After giving birth, many couples think about contraception. And there are reasons for this: the new baby, the health of the mother, the financial capabilities of the young family.

How long after giving birth should you abstain from sex?

The therapeutic and protective regime after childbirth lasts 6-8 weeks. During this period, the function of all organs and systems of the female body is restored after childbirth, the uterus contracts completely, postpartum discharge stops, and the cervix is ​​finally formed.

When will the cycle be restored and is it necessary to use contraception immediately after childbirth?

Menstruation may resume after 2 months. If a woman is breastfeeding, be absent for 8 months or more. But even without menstruation, the likelihood of getting pregnant again is very high.

A non-breastfeeding woman, as well as a rarely breastfeeding woman, should use contraceptives immediately upon the onset of sexual activity. If you stop night feeding or introduce complementary foods, you must take precautions to avoid unwanted pregnancy.

Contraception issues for a nursing mother need to be carefully considered

Does breastfeeding prevent pregnancy?

This natural method of birth control is called lactational amenorrhea. The mechanism of its action is simple: during breastfeeding, the body produces the hormone prolactin, which is responsible for milk production and prevents the maturation of the egg.

However, this method is effective only in certain cases:

  • in the first 6 months after birth;
  • if a woman does not menstruate;
  • The mother breastfeeds the baby on demand, without supplementing with formula. The intervals between feedings are no more than 4 hours during the day and no more than 6 hours at night.

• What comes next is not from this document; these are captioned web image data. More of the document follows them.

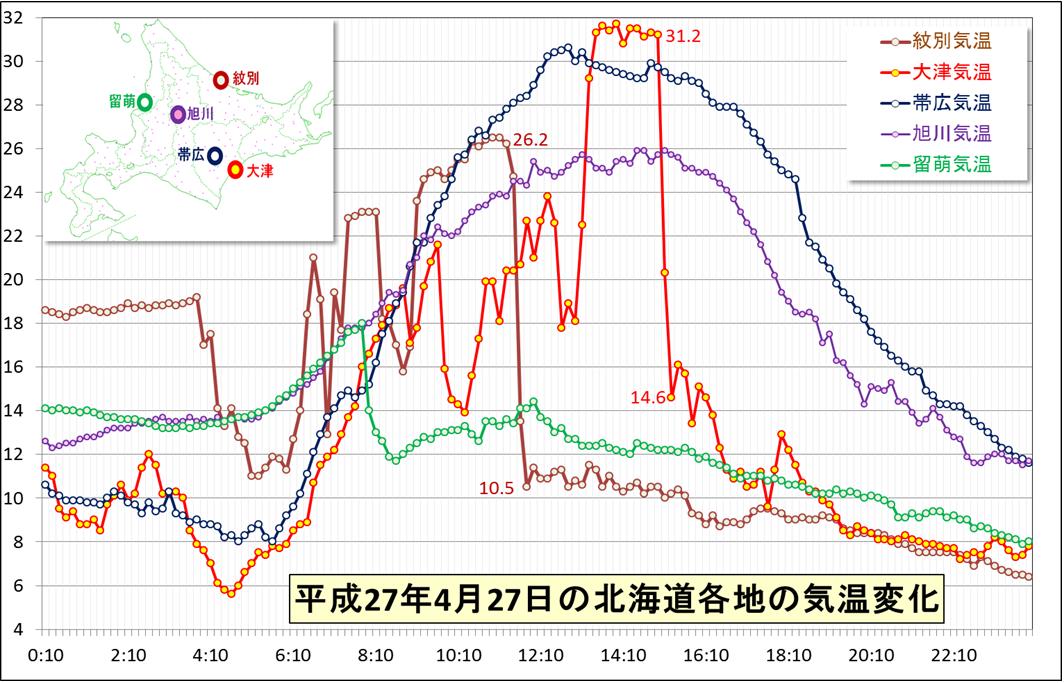 北海道の高温と急激な気温変化_3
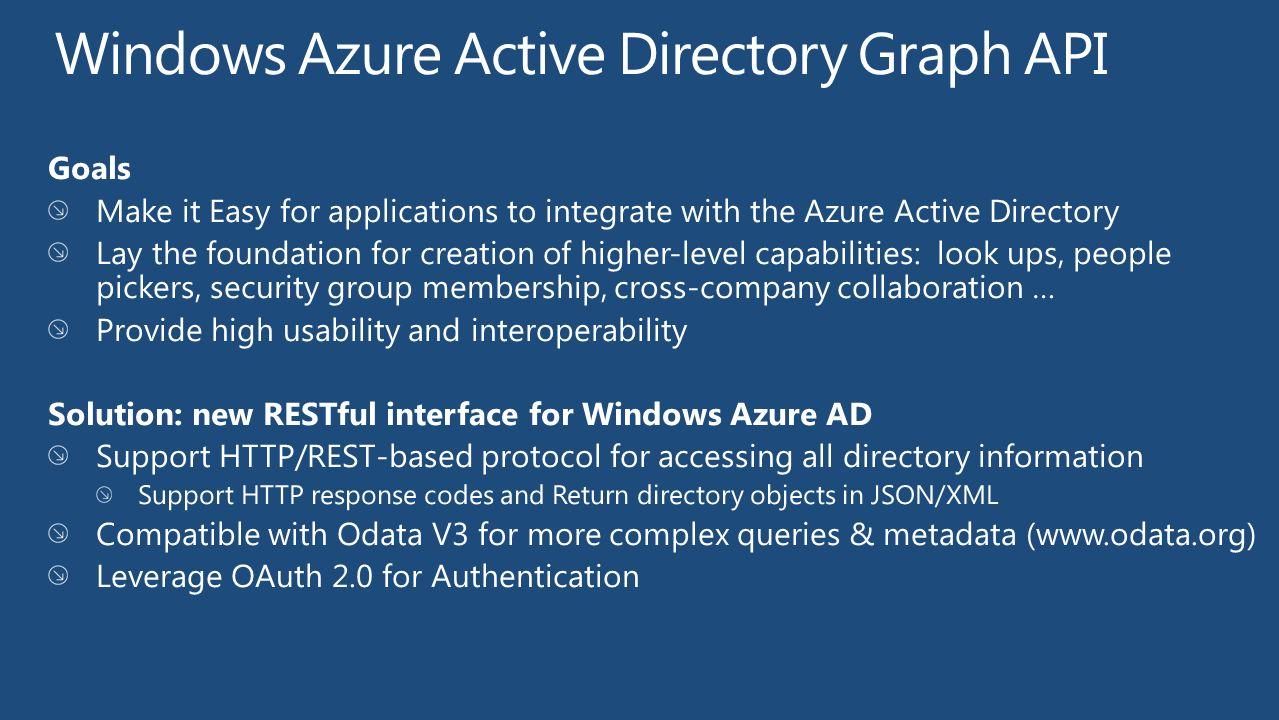 Windows Azure Active Directory Graph API - ppt video online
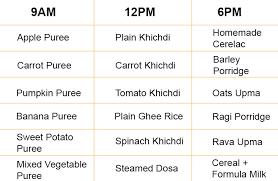 4 Month Pregnancy Diet Chart In Urdu Www Bedowntowndaytona Com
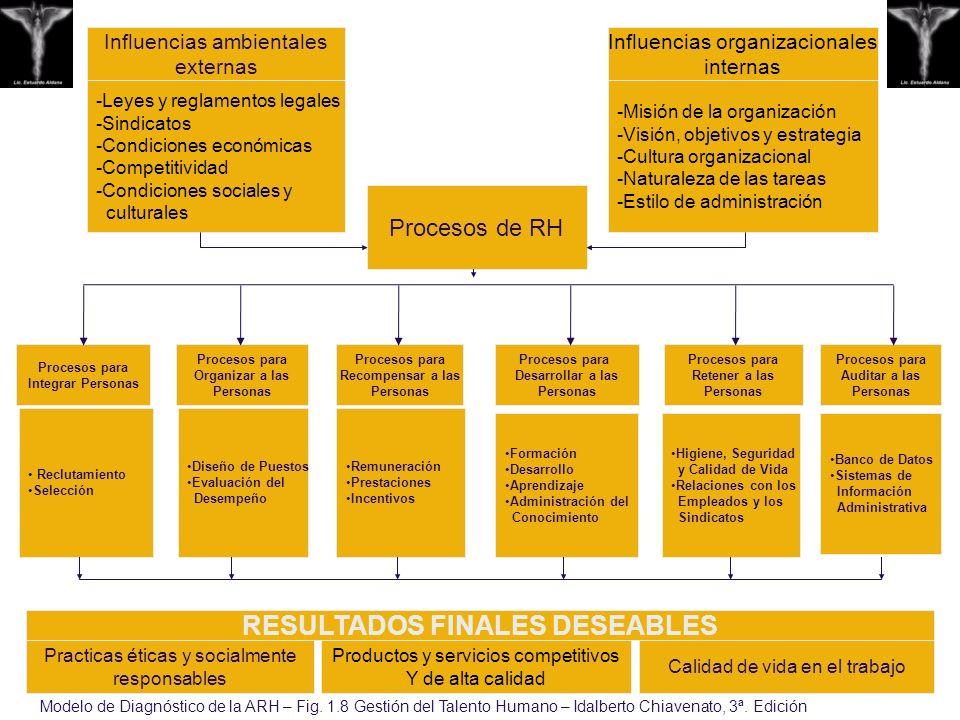 Procesos de RH Procesos para Organizar a las Personas Procesos para Recompensar a las Personas Procesos para Auditar a las Personas Procesos para Rete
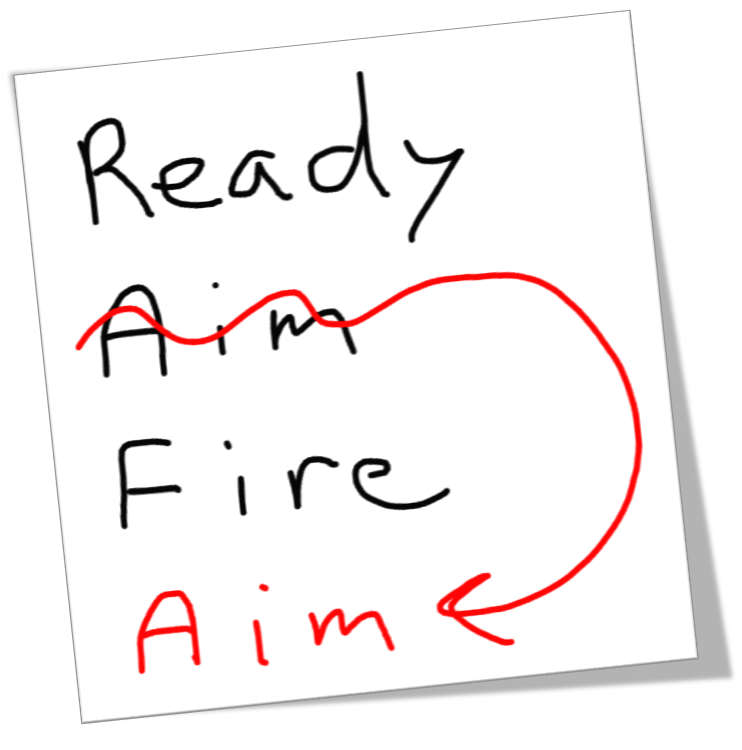 ReadyAimFireAim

Does contraception with spermicide harm the baby?

Spermicides are a group of topical chemical contraceptives that are inserted into the vagina. They come in the form of creams, tablets, suppositories. They do not pass into breast milk in any way, so they will not harm the baby. In addition, the high contraceptive effect of spermicides is combined with protection against sexually transmitted diseases. However, read the instructions carefully. Some spermicides do not tolerate soap. When in contact with it, the contraceptive effect is zero.

Lactational amenorrhea (a natural method of contraception) is effective only in the first 6 months. In case the mother feeds the baby on demand.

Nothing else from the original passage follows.